Axel Morin, lui, se dit solidaire de ce mouvement qu’il trouve légitime, notamment sur les questions d’utilisation de l’intelligence artificielle. Ce Français de Londres de 37 ans, travaille depuis plusieurs années comme technicien lumière, a également travaillé sur la saison 3 de Ted Lasso. “Au départ, je travaillais en ‘dailys’ puis j’ai finalement passé des mois avec l’équipe”. Il était aussi sur le plateau de “Everything Now” (disponible sur Netflix) ou de la prochaine saison de Bridgerton. Sa compagne, elle, travaille pour des projets Disney. Mais, comme Mathilde Levesque, ils subissent de plein fouet l’arrêt des activités. “L’an dernier, j’avais pu travailler tout l’été et je devais même refuser des missions. Cette année, si j’arrivais à décrocher deux jours de travail par semaine, c’était une bonne semaine”.
Ce qu’Axel Morin regrette, c’est que le statut d’intermittent, tel que l’on connaît en France, n’existe pas au Royaume-Uni. “Le syndicat BECTU (Broadcasting, Entertainment, Communications and Theatre Union) a lancé une pétition pour créer ce statut, mais rien n’a changé”. Le travail étant plus rare, le technicien lumières a alors décidé de chercher un travail temporaire pour pouvoir payer son loyer et les factures. “Le problème est que tout le monde cherche des missions, notamment en télévision ou dans la publicité. Sauf que la BBC, ITV et les autres ne produisent pas autant que les plateformes comme Netflix, Disney ou Apple. Du coup, il y a peu de places et elles sont attribuées selon les réseaux des uns et des autres”.

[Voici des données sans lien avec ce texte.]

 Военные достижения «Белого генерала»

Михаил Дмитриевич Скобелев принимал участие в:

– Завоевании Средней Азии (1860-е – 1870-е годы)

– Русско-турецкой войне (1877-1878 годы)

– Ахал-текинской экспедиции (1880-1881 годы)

Après avoir revu une première fois à la baisse leur budget, le Français et sa compagne ont à nouveau dû prendre des décisions sur leurs dépenses, notamment sur leur assurance santé. Axel Morin vient de trouver un job de postier en attendant que les activités reprennent. “C’est aussi une manière de retrouver une routine quotidienne, car c’est une sensation étrange de se retrouver à ne rien faire, alors quand on travaille, on a parfois des journées de 16 heures ”. Il espère que la situation s’améliorera d’ici janvier et se concentre sur ce nouvel emploi temporaire. Et même s’il y a quelques semaines, on lui a proposé un job pour une publicité, il a préféré décliner l’offre. “C’était bien en dessous de la grille salariale de l’industrie du cinéma. Mais pour la première fois, j’ai pris une minute pour réfléchir. Ce que je n’aurais jamais fait en temps normal”. S’il a refusé, c’est qu’il estime qu’”il vaut mieux que je me concentre sur un emploi qui va nous permettre, ma compagne et moi-même, de payer les factures en attendant de retrouver quelque chose de stable”. Comme le souligne l’acteur franco-américain Francis Dumaurier, interrogé par French Morning New York, “les producteurs ont fait blocage contre les scénaristes pendant des mois et ils ont finalement cédé”, donc tous les espoirs sont permis pour que les négociations entre les acteurs et les grands studios et les plateformes de streaming trouvent une issue favorable d’ici quelques semaines.